Diffusion of innovations
From Wikipedia http://en.wikipedia.org/wiki/Diffusion_of_innovations
Diffusion of Innovations is a theory that seeks to explain how, why, and at what rate new ideas and technology spread through cultures. Everett Rogers, a professor of rural sociology, popularized the theory in his 1962 book Diffusion of Innovations.
Diffusion of an innovation occurs through a five–step process:
1. Knowledge: In this stage the individual is first exposed to an innovation but lacks information about the innovation. During this stage of the process the individual has not been inspired to find more information about the innovation.
2. Persuasion: In this stage the individual is interested in the innovation and actively seeks information/detail about the innovation.
3. Decision: In this stage the individual takes the concept of the change and weighs the advantages/disadvantages of using the innovation and decides whether to adopt or reject the innovation. Due to the individualistic nature of this stage Rogers notes that it is the most difficult stage to acquire empirical evidence
4. Implementation: In this stage the individual employs the innovation to a varying degree depending on the situation.
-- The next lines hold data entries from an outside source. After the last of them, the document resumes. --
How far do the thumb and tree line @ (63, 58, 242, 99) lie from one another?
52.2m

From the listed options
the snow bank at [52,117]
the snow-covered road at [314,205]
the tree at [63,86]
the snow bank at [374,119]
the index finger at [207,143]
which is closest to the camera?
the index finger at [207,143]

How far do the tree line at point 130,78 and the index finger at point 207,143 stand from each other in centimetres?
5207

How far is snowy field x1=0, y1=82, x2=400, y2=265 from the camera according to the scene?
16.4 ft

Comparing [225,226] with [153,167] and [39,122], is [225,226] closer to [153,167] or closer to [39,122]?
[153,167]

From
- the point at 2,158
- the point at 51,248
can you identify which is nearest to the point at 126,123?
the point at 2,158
During this stage the individual determines the usefulness of the innovation and may search for further information about it.
5. Confirmation: Although the name of this stage may be misleading, in this stage the individual finalises his/her decision to continue using the innovation and may end up using it to its fullest potential.
The rate of adoption is defined as the relative speed with which members of a social system adopt an innovation.